The call Ryan actually hears is music. He starts sneaking out to roadhouses as a 40-year-old teenager (Rayne was born in 1974), and that’s when The Identical turns into a singing version of Footloose. The night Ryan’s friend Dino (Seth Green, whose presence telegraphs the film’s quality) needles him into warbling onstage turns out to be the night the cops bust the place. “I didn’t do anything wrong, Daddy!” Ryan tells the Reverend. His retort probably came out of a Screenwriting for Dummies book: “You didn’t do anything right!”
Ryan’s parents ship him off to—where else—the Army, and when he gets out, he resigns himself to a life of delivering packages. Around the same time, however, one Drexel Hemsley (also Rayne) becomes a pretty big deal on the airwaves, leading everyone in town to tell Ryan he looks just like Drexel (ya think?) as Ryan pumps up the volume and wonders aloud, “Who...is...this?” Turns out they sing alike, too. Whoa.
What could have been an insightful reflection on nurture vs. nature is instead a highly coincidental story about fulfilling God’s plan for you, one cheesy enough to make a real Elvis impersonator wince. (Scripter Howard Klausner penned 2000’s Clint Eastwood film Space Cowboys before turning to religious fare.) Setting up Ryan’s passion for music is a belabored effort, with him mentioning in seemingly every scene how gosh durn much he loves it.
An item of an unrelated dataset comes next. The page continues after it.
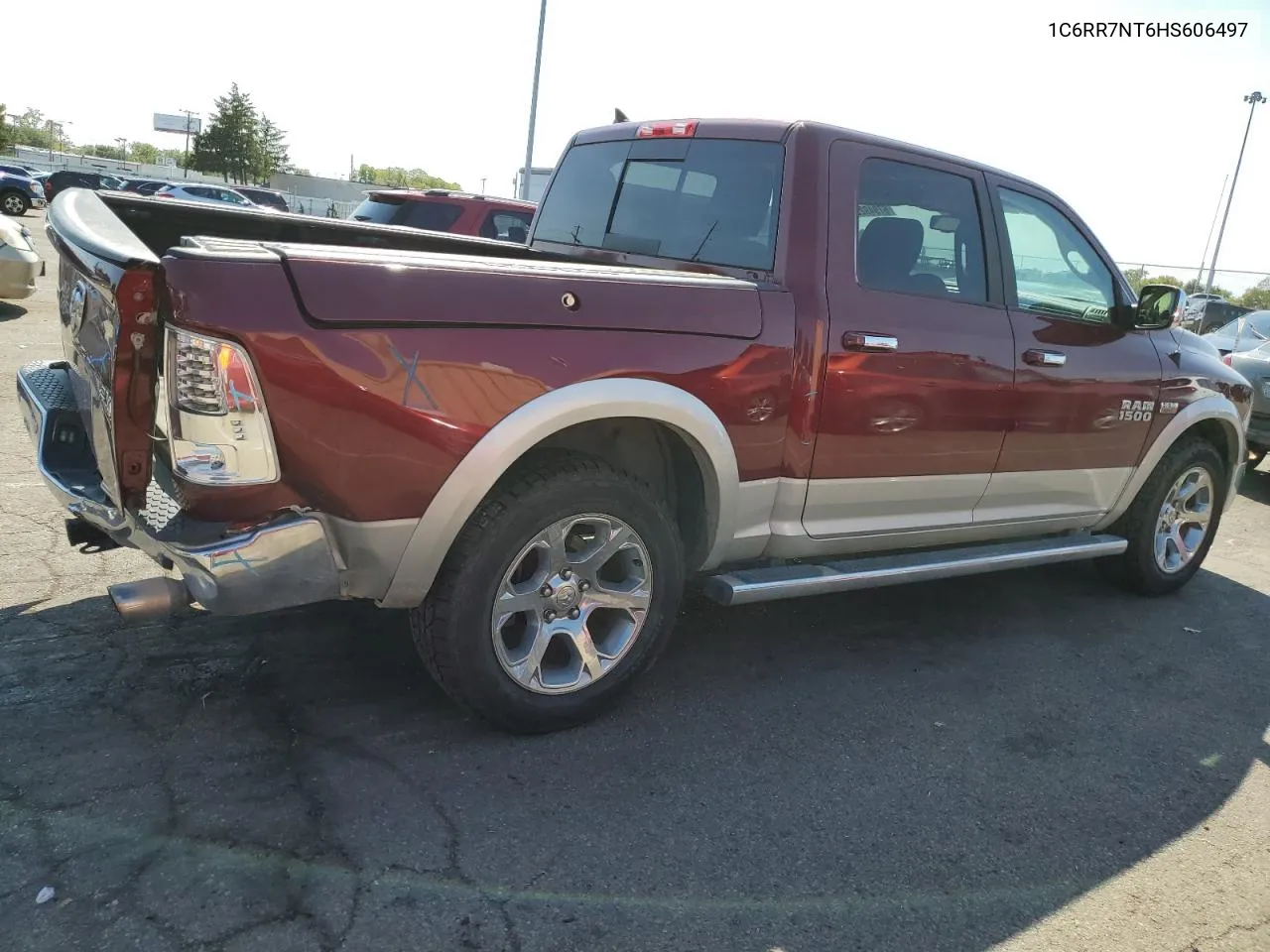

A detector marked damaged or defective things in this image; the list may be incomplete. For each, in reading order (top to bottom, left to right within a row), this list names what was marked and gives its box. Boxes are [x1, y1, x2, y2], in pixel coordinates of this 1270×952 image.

cracked asphalt [2, 210, 1270, 952]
So much of the film is painful, including Ryan’s (or is it Rayne’s?) horrible lip syncing; a traveling montage with a manager tossing cash into the air; a slow clap after Ryan’s audition to be crowned Best Fake Drexel, and a teeth-achingly saccharine score. Oh, and the name of Elv...I mean Drexel’s home? Dreamland.
As Ryan follows a roundabout path to success, there’s no mention of how Drexel became so big or whether the twins’ impoverished parents supported his career choice; the only battle Marcellino wants you to see is between the Lord’s call and the devil’s music. But what if the Lord gifts you with devil-music talent? If you’re looking to The Identical for an answer, you’ll first have to sit through a filmic hell on earth.
The Last of Robin Hood opens Sept. 5 at Bethesda Row Cinema and the Fairfax Angelika Film Center. The Identical opens Sept. 4 in wide release.